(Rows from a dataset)
--

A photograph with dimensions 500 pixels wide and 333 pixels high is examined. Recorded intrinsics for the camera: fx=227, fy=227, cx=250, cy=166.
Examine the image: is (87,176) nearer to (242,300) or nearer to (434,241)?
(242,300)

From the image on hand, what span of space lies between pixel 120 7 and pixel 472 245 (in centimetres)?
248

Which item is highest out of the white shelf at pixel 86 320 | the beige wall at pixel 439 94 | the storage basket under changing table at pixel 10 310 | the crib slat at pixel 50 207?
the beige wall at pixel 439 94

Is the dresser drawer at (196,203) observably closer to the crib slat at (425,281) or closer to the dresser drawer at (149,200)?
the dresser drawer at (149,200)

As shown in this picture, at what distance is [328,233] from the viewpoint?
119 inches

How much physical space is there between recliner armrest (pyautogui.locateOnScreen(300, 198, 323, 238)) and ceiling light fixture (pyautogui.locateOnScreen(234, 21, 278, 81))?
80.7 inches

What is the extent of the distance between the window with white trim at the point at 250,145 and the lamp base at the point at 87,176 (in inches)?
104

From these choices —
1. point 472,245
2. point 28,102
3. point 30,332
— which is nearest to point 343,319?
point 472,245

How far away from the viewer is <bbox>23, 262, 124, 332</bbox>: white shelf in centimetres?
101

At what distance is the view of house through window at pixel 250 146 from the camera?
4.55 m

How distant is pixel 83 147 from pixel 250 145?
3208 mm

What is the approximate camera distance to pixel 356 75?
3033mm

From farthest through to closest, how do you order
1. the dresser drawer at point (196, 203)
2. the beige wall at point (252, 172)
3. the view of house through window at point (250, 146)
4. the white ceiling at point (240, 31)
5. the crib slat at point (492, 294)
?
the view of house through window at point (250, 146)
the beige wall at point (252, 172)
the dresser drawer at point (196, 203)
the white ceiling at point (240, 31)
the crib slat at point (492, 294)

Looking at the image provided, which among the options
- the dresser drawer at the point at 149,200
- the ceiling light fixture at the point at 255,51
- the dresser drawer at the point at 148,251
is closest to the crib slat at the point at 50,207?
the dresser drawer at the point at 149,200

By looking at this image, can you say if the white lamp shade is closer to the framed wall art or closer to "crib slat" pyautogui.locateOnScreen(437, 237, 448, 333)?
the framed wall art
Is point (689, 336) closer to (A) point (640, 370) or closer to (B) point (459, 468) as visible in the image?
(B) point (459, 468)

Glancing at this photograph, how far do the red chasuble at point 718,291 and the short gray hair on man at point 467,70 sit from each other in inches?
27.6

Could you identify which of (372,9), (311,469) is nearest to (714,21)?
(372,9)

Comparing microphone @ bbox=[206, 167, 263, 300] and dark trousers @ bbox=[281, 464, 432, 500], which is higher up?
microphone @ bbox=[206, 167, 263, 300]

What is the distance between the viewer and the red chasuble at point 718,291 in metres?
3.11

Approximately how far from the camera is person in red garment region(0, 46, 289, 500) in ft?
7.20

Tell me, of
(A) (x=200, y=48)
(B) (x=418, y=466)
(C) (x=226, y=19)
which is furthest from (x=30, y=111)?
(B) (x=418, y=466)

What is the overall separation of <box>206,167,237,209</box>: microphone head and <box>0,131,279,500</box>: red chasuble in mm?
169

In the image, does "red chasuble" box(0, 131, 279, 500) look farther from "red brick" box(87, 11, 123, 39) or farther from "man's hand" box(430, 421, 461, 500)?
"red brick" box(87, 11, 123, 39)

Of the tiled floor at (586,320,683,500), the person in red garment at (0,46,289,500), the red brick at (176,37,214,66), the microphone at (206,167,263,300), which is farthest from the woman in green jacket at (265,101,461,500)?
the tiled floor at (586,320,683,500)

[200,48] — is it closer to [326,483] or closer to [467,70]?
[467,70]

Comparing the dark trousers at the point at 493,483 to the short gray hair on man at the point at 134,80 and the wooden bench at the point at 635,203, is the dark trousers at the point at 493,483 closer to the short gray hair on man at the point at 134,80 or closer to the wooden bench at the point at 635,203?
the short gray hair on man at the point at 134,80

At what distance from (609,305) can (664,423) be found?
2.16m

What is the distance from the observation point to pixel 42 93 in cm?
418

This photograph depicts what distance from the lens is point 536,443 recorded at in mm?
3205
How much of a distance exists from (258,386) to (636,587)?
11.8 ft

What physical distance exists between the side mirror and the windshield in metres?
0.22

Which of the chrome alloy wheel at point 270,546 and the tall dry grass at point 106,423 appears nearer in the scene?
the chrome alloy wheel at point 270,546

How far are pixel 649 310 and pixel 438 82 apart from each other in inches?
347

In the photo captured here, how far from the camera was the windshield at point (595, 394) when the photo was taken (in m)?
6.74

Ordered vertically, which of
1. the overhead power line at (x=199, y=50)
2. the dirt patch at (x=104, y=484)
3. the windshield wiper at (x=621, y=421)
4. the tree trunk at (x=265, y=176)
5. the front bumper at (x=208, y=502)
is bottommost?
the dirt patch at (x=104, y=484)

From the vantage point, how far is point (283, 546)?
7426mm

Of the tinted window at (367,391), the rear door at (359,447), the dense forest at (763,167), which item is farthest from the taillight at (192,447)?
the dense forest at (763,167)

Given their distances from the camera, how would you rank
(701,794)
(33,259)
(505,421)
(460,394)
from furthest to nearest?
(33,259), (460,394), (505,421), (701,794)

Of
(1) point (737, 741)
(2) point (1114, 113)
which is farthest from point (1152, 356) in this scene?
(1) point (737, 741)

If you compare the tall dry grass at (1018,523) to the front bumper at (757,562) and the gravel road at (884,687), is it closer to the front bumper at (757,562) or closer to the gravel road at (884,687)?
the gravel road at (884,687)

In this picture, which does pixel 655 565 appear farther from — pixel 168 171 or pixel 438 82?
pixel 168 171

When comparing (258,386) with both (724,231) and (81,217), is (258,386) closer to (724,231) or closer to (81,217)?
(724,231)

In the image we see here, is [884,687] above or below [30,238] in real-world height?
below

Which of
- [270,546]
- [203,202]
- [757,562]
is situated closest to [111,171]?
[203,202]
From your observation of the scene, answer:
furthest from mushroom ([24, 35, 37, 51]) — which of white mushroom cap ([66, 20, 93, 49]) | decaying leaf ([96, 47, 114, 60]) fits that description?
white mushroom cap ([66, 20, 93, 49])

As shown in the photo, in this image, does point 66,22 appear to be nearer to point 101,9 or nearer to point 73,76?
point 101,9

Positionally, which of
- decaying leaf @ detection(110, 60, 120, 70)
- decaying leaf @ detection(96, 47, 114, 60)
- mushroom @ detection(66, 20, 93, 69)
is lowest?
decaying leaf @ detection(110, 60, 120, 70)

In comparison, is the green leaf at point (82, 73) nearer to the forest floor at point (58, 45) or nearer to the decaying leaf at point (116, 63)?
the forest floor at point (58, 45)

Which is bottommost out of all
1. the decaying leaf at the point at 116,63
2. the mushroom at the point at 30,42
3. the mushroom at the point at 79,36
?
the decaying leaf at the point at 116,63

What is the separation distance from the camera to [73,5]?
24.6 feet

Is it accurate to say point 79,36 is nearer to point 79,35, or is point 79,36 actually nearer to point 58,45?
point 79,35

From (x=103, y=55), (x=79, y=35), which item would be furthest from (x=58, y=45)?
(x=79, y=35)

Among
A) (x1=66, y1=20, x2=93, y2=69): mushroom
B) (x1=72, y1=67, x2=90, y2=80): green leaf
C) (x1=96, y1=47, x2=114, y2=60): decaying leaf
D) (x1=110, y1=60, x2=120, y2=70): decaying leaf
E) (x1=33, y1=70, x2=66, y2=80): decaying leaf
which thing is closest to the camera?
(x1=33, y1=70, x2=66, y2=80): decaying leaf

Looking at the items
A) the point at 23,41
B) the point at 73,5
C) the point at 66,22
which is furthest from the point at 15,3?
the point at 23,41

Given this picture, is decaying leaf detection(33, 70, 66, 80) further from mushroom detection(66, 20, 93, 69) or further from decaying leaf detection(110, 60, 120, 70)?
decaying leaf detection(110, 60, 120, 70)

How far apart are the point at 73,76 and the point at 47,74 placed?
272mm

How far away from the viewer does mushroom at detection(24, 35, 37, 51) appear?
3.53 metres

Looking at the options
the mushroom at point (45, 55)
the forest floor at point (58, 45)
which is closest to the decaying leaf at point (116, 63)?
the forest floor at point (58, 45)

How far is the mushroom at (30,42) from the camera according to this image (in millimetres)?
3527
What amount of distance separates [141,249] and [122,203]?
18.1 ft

--

Given exercise
Reproduce only the lines running from the one with "Looking at the items" through the final line of the listing above, both ends included.

Full solution
Looking at the items
A) the point at 23,41
B) the point at 73,5
C) the point at 66,22
which is furthest from the point at 15,3?
the point at 23,41

Given this picture, is decaying leaf detection(33, 70, 66, 80) further from mushroom detection(66, 20, 93, 69) or further from decaying leaf detection(110, 60, 120, 70)?
decaying leaf detection(110, 60, 120, 70)

How far apart are the point at 73,76 and the point at 47,74 placed?
272mm

How far away from the viewer does mushroom at detection(24, 35, 37, 51) appear?
3.53 metres

Looking at the options
the mushroom at point (45, 55)
the forest floor at point (58, 45)
which is closest to the decaying leaf at point (116, 63)?
the forest floor at point (58, 45)

How far is the mushroom at (30,42) from the camera according to this image (in millimetres)?
3527
What amount of distance separates [141,249] and [122,203]?
18.1 ft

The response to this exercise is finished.